- _Source data_
*** Begin section ***

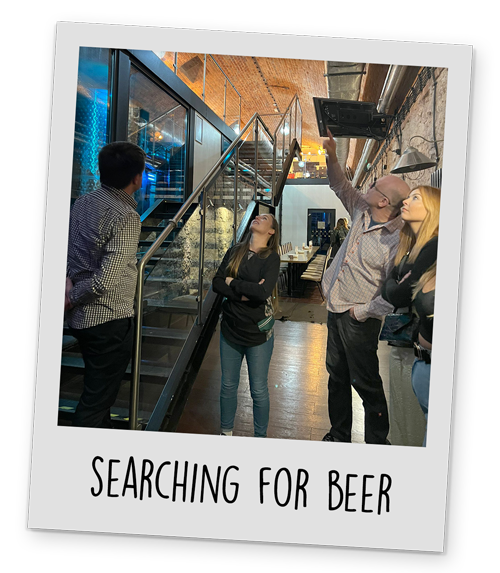 A polaroid style image of a group of people looking up in a Brewery in Krakow, with text reading 'Searching For Beer' at the bottom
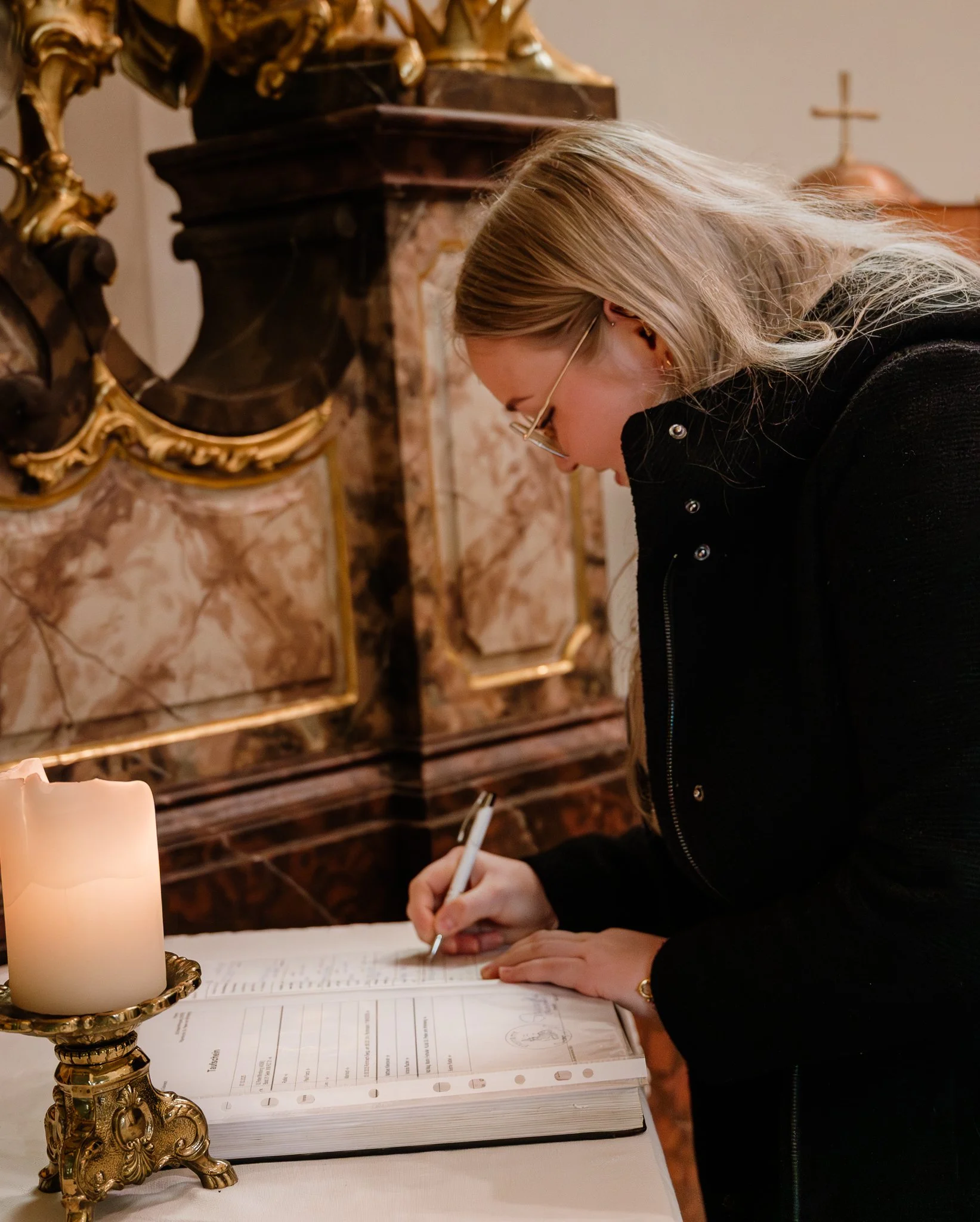 Eine Frau schreibt in ein Buch auf einem Tisch, neben einer Kerze in einer goldenen Kerzenhalter, im Hintergrund ein kunstvoller Holz- und Marmorschrank und eine kleine goldene Metallsäule.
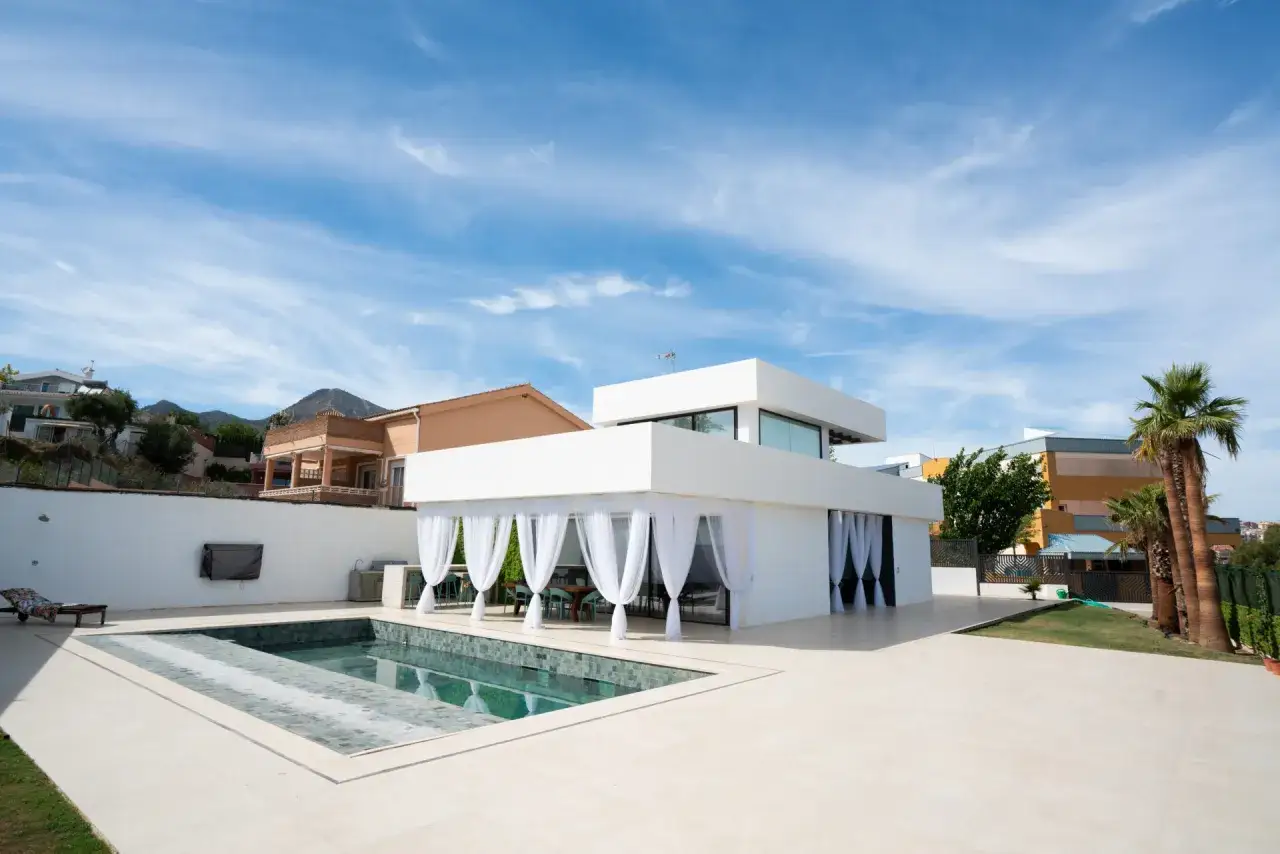Modern white house with pool, showing ideal pasos a seguir para construir una casa.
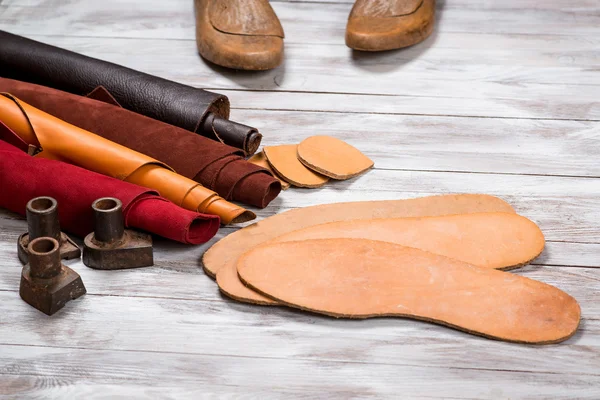 Set of leather in rolls, craft tools on white wooden background. Workplace for shoemaker. Working handmade tools on a work table. — Stock Photo, Image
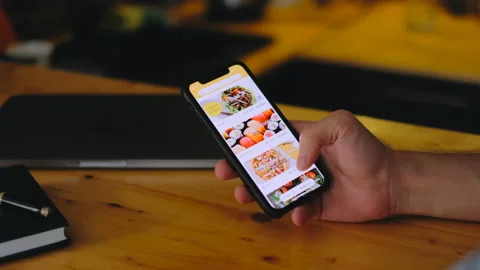 Orders food using online delivery Stock Footage 138042198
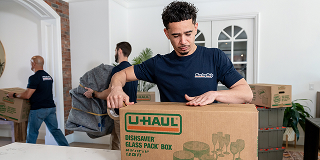 A group of moving helpers in a house with one focused on packing belongings into a moving box.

*** End section ***

- _ASSIGNMENT_
Each line from the one holding "Set of leather" through the final line of the data needs to be transcribed exactly. Include both ends, skip the pictures, and add nothing.

- _ANSWER SECTION_
 Set of leather in rolls, craft tools on white wooden background. Workplace for shoemaker. Working handmade tools on a work table. — Stock Photo, Image
 Orders food using online delivery Stock Footage 138042198
 A group of moving helpers in a house with one focused on packing belongings into a moving box.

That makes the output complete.